Mark Worden, President and CEO, highlighted the company's record-breaking net sales, gross profit margin expansion, and significant market share gains. He underlined the strong back-to-school results, with comparable sales growth achieved in August, driven by the children's and athletic categories.

During the second quarter, the company's gross profit margin expanded to 36.1% while SG&A expenses decreased to 27.1% of net sales, both reflecting positive trends. The operating income totaled $30.1 million, marking a 22.0% increase versus the prior year.

Net income for the second quarter 2024 was $22.6 million, or $0.82 per diluted share, compared to $19.4 million, or $0.71 per diluted share in the second quarter of 2023. Adjusted EPS, excluding expenses related to the acquisition of Rogan's, was $0.83.

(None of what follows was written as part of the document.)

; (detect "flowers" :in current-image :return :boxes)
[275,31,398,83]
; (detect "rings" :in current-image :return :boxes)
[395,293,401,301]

The company's merchandise inventory for the second quarter 2024 totaled $425.5 million, an increase of approximately $16.1 million versus the same period in 2023. However, fiscal 2024 year-end inventory dollars are expected to be lower by approximately $20 million, or 5%, versus fiscal 2023 year-end, excluding the impacts of the Rogan's acquisition.

As of September 5, 2024, Shoe Carnival operated 430 stores, with strategic plans in place to surpass 500 stores by 2028, inclusive of organic growth and strategic M&A activity.

The company has $50 million available for future repurchases under its share repurchase program and has maintained a debt-free status for the 19th consecutive year, funding its operations and growth investments from operating cash flow.

Looking ahead, the company has increased its fiscal 2024 sales guidance range to a growth of 5% to 6%, reflecting the strong momentum seen during the back-to-school season. It also expects third quarter 2024 net sales to be approximately $320 million, with GAAP EPS of approximately $0.70.

The fiscal 2024 outlook has been revised upwards, with net sales expected to range between $1.23 billion to $1.25 billion, representing growth of 5% to 6% versus fiscal 2023. The company also adjusted its GAAP EPS range to $2.55 to $2.70 and its non-GAAP EPS to $2.60 to $2.75.